▶ Goal
Starting with the line that contains "What is the precise", copy every line through the end of the data below, exactly and with nothing added.

▶ Source material
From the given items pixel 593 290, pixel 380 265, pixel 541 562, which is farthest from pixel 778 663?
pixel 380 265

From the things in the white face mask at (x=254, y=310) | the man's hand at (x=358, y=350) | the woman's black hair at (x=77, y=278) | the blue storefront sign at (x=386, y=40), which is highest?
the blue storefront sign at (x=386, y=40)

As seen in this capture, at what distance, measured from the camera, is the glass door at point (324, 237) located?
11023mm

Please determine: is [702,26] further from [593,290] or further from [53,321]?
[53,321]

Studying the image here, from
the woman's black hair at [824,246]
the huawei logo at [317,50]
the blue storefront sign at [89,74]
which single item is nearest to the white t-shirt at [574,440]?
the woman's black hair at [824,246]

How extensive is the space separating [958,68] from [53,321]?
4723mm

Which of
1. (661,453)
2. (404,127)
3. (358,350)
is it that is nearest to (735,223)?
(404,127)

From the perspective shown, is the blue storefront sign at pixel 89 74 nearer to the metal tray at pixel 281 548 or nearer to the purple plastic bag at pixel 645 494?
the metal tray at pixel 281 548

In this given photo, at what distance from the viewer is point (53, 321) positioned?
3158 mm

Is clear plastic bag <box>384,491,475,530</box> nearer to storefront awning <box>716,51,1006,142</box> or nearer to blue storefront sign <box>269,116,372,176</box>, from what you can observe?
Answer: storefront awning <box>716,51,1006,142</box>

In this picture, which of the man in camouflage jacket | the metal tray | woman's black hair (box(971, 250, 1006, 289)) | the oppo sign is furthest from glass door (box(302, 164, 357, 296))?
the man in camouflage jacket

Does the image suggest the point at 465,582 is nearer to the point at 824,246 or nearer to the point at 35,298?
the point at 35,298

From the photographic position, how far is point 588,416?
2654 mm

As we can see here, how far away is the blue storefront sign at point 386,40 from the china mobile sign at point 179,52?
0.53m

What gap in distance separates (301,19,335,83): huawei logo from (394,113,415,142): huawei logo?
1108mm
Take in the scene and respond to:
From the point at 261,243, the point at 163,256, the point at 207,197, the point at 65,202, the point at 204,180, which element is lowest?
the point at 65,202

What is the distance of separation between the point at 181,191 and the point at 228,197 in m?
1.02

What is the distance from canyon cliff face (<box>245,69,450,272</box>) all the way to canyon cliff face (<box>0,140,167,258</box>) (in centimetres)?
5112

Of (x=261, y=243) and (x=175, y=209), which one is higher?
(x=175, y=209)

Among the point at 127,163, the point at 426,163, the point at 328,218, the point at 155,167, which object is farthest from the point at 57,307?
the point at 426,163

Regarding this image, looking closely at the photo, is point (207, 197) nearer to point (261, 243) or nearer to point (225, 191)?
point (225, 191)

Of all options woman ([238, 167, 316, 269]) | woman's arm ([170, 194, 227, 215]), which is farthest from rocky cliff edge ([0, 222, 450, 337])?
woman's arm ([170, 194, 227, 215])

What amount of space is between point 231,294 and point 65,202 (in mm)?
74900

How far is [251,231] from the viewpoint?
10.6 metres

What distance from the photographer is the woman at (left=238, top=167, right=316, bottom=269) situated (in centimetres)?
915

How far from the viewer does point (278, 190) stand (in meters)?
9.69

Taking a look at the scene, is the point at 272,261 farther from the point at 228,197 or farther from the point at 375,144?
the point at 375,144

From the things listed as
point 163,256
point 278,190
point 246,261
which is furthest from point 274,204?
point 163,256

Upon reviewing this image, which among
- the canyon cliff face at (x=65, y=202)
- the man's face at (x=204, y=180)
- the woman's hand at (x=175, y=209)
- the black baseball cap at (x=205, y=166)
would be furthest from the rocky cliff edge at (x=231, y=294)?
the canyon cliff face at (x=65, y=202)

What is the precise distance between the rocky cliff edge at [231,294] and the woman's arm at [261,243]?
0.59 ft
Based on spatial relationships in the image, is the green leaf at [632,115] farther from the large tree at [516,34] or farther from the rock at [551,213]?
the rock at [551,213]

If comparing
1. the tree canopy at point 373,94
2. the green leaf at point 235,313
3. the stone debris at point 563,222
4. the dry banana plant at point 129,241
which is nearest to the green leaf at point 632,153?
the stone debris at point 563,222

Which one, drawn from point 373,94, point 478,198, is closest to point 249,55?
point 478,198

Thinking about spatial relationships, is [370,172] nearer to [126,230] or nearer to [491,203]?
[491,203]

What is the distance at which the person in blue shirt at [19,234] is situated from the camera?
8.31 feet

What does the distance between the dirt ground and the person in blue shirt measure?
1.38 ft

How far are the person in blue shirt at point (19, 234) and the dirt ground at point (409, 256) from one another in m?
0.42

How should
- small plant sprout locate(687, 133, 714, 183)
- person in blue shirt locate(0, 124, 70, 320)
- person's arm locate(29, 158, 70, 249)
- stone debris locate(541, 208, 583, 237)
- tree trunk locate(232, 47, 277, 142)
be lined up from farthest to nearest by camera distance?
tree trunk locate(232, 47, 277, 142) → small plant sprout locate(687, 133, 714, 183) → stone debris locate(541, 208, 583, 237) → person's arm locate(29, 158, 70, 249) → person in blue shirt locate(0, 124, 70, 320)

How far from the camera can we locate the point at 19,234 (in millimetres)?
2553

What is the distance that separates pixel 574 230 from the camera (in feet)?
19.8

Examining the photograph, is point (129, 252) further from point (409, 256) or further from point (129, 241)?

▶ Output for this task
What is the precise distance between the rocky cliff edge at [231,294] and the woman's arm at [261,243]?
0.59 ft
Based on spatial relationships in the image, is the green leaf at [632,115] farther from the large tree at [516,34] or farther from the rock at [551,213]?
the rock at [551,213]

If comparing
1. the tree canopy at point 373,94
2. the green leaf at point 235,313
3. the stone debris at point 563,222
4. the dry banana plant at point 129,241
which is nearest to the green leaf at point 632,153?
the stone debris at point 563,222

Which one, drawn from point 373,94, point 478,198, is closest to point 249,55?
point 478,198

Thinking about spatial relationships, is [370,172] nearer to [126,230] or nearer to [491,203]?
[491,203]

What is the distance at which the person in blue shirt at [19,234] is situated from the camera?
8.31 feet

What does the distance between the dirt ground and the person in blue shirt measure?
1.38 ft

How far are the person in blue shirt at point (19, 234) and the dirt ground at point (409, 256) from one another in m?
0.42

How should
- small plant sprout locate(687, 133, 714, 183)
- person in blue shirt locate(0, 124, 70, 320)
- person's arm locate(29, 158, 70, 249)
- stone debris locate(541, 208, 583, 237)
- tree trunk locate(232, 47, 277, 142)
be lined up from farthest to nearest by camera distance?
tree trunk locate(232, 47, 277, 142) → small plant sprout locate(687, 133, 714, 183) → stone debris locate(541, 208, 583, 237) → person's arm locate(29, 158, 70, 249) → person in blue shirt locate(0, 124, 70, 320)

How far from the camera can we locate the point at 19,234 (in millimetres)?
2553

What is the distance that separates pixel 574 230 from the camera (in feet)?
19.8

Examining the photograph, is point (129, 252) further from point (409, 256) or further from point (129, 241)?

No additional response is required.